The progress of computer technology and CAE methodology makes it possible to simulate dummy injury readings in vehicle crash simulations. Dummy neck injuries are generally more difficult to simulate than injuries to other regions such as the head or chest. Accordingly, improving the accuracy of dummy neck injury data is a major concern in frontal occupant safety simulations. This paper describes the use of an advanced airbag modeling methodology to improve the accuracy of dummy neck injury readings.
First, the following items incorporated in the advanced airbag model are explained. (1) The Finite Point Method (FPM) is used to simulate the flow of gas. (2) A folding model is applied to simulate the folded condition. (3) The fabric material properties used in the simulation take into account anisotropy in the fiber directions and the nonlinear, hysteresis characteristics of stiffness. These items make it possible to simulate airbag deployment behavior and reaction force characteristics accurately in impact tests of airbag components.

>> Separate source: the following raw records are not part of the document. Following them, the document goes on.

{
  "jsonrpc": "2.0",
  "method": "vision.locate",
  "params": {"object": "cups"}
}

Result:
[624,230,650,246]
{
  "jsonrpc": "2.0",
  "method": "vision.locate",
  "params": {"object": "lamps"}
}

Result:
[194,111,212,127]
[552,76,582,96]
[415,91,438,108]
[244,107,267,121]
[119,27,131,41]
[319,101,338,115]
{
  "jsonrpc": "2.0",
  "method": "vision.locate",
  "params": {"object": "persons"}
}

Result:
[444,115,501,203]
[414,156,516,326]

Full-fledged sled simulations with dummies on board were executed with this advanced airbag model, and the results confirmed the high accuracy of the dummy neck injury data. Useful information for analysis, which cannot be measured in experiments, can be acquired in simulations. This paper also explains the law of causality regarding dummy neck injury data, which was made clear by analyzing the phenomena that occurred in the sled simulations. It is shown that the rebound of the dummy's pelvis is strongly related to the neck bending moment. The results of a case study are presented to verify this causality.